Gauri: A set of collinear points.
T: A straight line is a set of collinear points. What does collinear mean?
Vivaan: Collinear lies on a line. So, we will use straight line in the definition.
T: Points on a straight line. So, notice the problem with this. You define straight line as collinear and collinear as straight line. You see that being a problem, right? Circular.
The teacher draws the circularity on the proof tree — an arrow going back upward, forming a loop.
T: Remember the diagrams we have been building? It is okay if you use straight line in things which are in different branches of the tree. But in the same branch, if you use it and then use it again, that is a problem. Because that means there is circularity.
Imran: Can we use shortest path?
T: So, you want to use shortest path. What does this rely on?
Vivaan: What is a path?
T: One is "what is a path?" What else does it rely on?
Vivaan: What is shortest?
T: So, what is length? What do you mean by length? What is the distance between two points?
Imran: Maybe the points between them.
Vivaan: In Euclidean Geometry, then all lines will have equal length. See, there is an infinite number of points between two and there is also infinite between these two.
T: Yeah. So, shortest path requires distance. And distance is the length of the straight line. So we are back to straight lines again.
Pause. Then:
Gauri: What if we consider collinear points as the axiom? We do not have to further define it.
T: So, you don't want to further define collinear. Sure, you can do that. But you need something to tell me what collinear points are, right? Because why are these points not collinear? (draws three non-collinear points)
Gauri: Because they are not joined together by a straight line.
T: Can you think about it without using straight lines?
The teacher then gives an analogy:
T: Think about defining a t-shirt. Whatever words you use, I can keep asking you what you mean. With real objects, at some point you can point at the thing. In mathematics, you cannot point — the lines we draw are representations, not actual mathematical lines. So we have to treat certain objects as undefined and put rules on them called axioms.
For example: "Given two points, there is a unique straight line which they lie on." This does not tell us what a straight line is, but it constrains what the term can refer to.
What the teacher did well
- Let the circularity emerge from the students rather than pointing it out in advance. Vivaan spotted it himself: "we will use straight line in the definition."

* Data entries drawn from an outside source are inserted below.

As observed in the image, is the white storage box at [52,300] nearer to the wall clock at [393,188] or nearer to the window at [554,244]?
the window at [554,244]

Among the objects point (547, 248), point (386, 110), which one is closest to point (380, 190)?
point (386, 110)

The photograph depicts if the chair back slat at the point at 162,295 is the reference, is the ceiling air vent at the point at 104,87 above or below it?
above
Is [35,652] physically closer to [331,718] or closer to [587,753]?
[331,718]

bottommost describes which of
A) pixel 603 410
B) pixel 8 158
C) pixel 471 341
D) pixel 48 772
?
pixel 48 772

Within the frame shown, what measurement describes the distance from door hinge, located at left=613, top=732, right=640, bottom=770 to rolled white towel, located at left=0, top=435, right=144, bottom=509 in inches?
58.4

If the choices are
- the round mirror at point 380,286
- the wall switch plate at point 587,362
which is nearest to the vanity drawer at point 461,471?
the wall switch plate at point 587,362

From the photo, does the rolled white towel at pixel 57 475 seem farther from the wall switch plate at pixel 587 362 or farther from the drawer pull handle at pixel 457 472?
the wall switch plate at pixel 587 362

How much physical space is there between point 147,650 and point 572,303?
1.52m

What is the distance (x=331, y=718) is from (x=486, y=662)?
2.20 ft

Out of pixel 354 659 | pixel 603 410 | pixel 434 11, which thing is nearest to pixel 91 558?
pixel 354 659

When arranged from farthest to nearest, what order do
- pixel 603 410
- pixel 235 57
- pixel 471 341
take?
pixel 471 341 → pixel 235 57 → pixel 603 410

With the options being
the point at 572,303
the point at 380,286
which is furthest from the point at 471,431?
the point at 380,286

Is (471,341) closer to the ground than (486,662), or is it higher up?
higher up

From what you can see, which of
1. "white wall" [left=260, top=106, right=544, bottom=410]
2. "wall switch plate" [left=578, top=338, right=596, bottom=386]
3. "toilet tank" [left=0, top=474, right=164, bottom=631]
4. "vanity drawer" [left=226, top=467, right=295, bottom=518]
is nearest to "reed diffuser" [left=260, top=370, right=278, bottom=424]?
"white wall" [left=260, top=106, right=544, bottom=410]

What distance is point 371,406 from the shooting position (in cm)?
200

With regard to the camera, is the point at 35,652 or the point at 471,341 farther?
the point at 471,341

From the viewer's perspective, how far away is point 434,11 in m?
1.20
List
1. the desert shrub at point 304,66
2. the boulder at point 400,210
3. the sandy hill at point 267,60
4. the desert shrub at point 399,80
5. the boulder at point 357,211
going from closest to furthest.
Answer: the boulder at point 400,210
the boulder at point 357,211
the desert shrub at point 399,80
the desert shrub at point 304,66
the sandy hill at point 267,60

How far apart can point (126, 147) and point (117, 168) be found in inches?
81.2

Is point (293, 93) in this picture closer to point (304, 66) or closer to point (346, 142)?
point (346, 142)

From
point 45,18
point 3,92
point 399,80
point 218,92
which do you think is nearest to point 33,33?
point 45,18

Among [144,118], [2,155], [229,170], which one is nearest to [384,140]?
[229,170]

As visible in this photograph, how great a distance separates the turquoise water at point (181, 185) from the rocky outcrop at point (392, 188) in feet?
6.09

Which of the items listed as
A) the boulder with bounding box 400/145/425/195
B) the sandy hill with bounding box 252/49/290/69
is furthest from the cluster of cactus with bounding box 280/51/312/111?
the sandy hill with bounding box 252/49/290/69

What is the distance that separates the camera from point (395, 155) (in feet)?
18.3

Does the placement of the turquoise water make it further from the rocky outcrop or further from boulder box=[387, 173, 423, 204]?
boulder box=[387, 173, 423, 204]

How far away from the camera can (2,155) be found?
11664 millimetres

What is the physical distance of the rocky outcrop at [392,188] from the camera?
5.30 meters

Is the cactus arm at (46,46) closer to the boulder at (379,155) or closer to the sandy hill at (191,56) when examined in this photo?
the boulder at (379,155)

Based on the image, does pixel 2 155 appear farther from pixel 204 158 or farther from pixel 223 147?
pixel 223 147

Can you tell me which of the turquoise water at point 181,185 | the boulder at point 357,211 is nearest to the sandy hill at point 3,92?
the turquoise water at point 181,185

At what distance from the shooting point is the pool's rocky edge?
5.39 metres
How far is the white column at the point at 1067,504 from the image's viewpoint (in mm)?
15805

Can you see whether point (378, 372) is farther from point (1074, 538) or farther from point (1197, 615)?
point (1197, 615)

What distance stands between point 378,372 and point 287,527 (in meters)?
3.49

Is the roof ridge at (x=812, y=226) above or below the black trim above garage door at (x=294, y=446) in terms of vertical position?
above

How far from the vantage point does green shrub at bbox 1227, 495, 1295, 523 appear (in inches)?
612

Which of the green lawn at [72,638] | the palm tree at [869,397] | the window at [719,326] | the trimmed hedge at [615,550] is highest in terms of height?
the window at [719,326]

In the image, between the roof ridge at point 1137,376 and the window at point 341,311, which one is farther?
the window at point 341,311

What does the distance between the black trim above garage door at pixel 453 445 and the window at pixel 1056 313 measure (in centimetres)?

- Made the circularity visible on the proof tree, showing it as a structural problem (a loop) rather than just a logical error
- The t-shirt analogy for undefined entities was clear and effective
What the teacher could have done better
- Gauri used the word "axiom" to describe what was actually an undefined entity. The teacher avoided the terminology rather than clarifying the distinction. In mathematics, "axiom" and "undefined entity" are different things: an axiom is a statement we accept without proof, while an undefined entity is a term we use without defining. The axiom constrains the undefined entity. It would have been worth saying: "You are suggesting that we leave 'straight line' without a definition. That makes it an undefined entity. The axiom is the rule we put on it — like 'given two points, there is a unique straight line they lie on.'"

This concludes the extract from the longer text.